_EXERCISE DIRECTIONS_. Output the entire forum thread about difficulties in learning Japanese below, word for word and unchanged.

_PASSAGE SHOWN_.
I don't think I'd be able to remember all the symbols..like kanji...they seem pretty difficult to remember...but I wouldn't know...

----------


## Shin Asura

Most difficult thing for me in learning Japanese are Kanji, everything else is simple. I've already learned all the Katakana and Hiragana.

If all signs in Japan had Furigana then I would be one happy person, but that's not the case.

----------


## SajberJohan

Im really bad with the "ni" particle  :Relieved:  and all the verb and adjective conjugations, other than that Im fine  :Smilie:

----------


## TwistedMac

everything except the kana >_<
but yes, admitedly I suck.
not just at japanese, I'm just generally bad at stuff  :Poh:

----------


## ベ-ネ

I've been learning japanese f&uuml;r 3 months. i think the forms for politeness are the most difficult.

----------


## nhk9

I used to get stuck on -morau - kureru - sashiageru those kind of stuff, but then later on I found out that they don't use much of the other ones except for -morau and -kureru, so I was able to use those without much troubles later on.

I think the thing that bothers me the most is the large number of homophones in the language. Maybe it's because my mother tongue is Chinese, and there is not too many homophones in that language, I found the huge number of similar sounding words in Japanese to be quite frustrating...

----------


## Ma Cherie

the particles, to me they're the most difficult. I wonder if most people have a hard time distingushing the 'wa' from the 'ga'. Particles are my main problem. I don't like studying them, but I know I have to.  :Bawling:

----------


## miu

I voted for the particles, too. Also the way of thinking in the language is a bit different form what I've used to... Right now I don't even want to think about the problem of being polite enough ^^; I read from a book about the Japanese wrapping culture that one Japanese professory found it mind-wrenching to listen to some foreigner's Japanese because he didn't know what the "true meaning" of their utterances were *_*

----------


## masayoshi

At this stage, I'm often confused with the use of particles  :Mad:  Besides, my vocabulary is way too limited to hold a sensible conversation. I'll be stammering and struggling like a dumb guy. Don't know enough verbs and all. Verb tenses are basically OK except for the occasional exceptions which leaves me like  :Shocked:  Well, at least verbs are much easier than French ones!!

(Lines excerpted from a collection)
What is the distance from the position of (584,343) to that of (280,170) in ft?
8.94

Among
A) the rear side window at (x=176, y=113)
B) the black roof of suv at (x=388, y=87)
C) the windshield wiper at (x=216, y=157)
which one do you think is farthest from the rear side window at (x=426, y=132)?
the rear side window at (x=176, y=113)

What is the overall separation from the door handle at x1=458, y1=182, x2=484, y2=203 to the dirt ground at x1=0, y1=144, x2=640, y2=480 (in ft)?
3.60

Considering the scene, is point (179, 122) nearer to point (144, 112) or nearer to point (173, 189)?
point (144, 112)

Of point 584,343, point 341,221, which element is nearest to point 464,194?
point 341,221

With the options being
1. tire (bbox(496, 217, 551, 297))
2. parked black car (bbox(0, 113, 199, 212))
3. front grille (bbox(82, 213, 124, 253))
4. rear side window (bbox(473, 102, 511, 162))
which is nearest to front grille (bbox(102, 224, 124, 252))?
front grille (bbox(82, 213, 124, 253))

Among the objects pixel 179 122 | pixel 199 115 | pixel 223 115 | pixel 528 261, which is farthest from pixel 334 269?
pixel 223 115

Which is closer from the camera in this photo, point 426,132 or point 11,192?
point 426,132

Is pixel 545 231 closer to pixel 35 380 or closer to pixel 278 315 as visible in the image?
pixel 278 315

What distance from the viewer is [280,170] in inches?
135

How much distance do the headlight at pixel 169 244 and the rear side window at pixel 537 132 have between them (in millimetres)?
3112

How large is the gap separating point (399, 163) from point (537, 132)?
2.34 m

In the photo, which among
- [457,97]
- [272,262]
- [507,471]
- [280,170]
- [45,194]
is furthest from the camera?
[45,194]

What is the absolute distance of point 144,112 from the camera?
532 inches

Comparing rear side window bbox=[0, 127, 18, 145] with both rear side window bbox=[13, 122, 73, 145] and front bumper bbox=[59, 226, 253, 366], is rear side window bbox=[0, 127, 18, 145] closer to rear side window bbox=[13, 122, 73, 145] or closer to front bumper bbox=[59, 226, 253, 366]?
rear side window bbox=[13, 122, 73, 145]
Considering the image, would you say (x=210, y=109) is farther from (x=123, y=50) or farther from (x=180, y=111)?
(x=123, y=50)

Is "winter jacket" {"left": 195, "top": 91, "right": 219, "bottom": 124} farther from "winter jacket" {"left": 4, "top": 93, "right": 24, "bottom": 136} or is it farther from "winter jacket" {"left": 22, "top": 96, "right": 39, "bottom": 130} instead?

_TASK OUTPUT_.
I don't think I'd be able to remember all the symbols..like kanji...they seem pretty difficult to remember...but I wouldn't know...

----------


## Shin Asura

Most difficult thing for me in learning Japanese are Kanji, everything else is simple. I've already learned all the Katakana and Hiragana.

If all signs in Japan had Furigana then I would be one happy person, but that's not the case.

----------


## SajberJohan

Im really bad with the "ni" particle  :Relieved:  and all the verb and adjective conjugations, other than that Im fine  :Smilie:

----------


## TwistedMac

everything except the kana >_<
but yes, admitedly I suck.
not just at japanese, I'm just generally bad at stuff  :Poh:

----------


## ベ-ネ

I've been learning japanese f&uuml;r 3 months. i think the forms for politeness are the most difficult.

----------


## nhk9

I used to get stuck on -morau - kureru - sashiageru those kind of stuff, but then later on I found out that they don't use much of the other ones except for -morau and -kureru, so I was able to use those without much troubles later on.

I think the thing that bothers me the most is the large number of homophones in the language. Maybe it's because my mother tongue is Chinese, and there is not too many homophones in that language, I found the huge number of similar sounding words in Japanese to be quite frustrating...

----------


## Ma Cherie

the particles, to me they're the most difficult. I wonder if most people have a hard time distingushing the 'wa' from the 'ga'. Particles are my main problem. I don't like studying them, but I know I have to.  :Bawling:

----------


## miu

I voted for the particles, too. Also the way of thinking in the language is a bit different form what I've used to... Right now I don't even want to think about the problem of being polite enough ^^; I read from a book about the Japanese wrapping culture that one Japanese professory found it mind-wrenching to listen to some foreigner's Japanese because he didn't know what the "true meaning" of their utterances were *_*

----------


## masayoshi

At this stage, I'm often confused with the use of particles  :Mad:  Besides, my vocabulary is way too limited to hold a sensible conversation. I'll be stammering and struggling like a dumb guy. Don't know enough verbs and all. Verb tenses are basically OK except for the occasional exceptions which leaves me like  :Shocked:  Well, at least verbs are much easier than French ones!!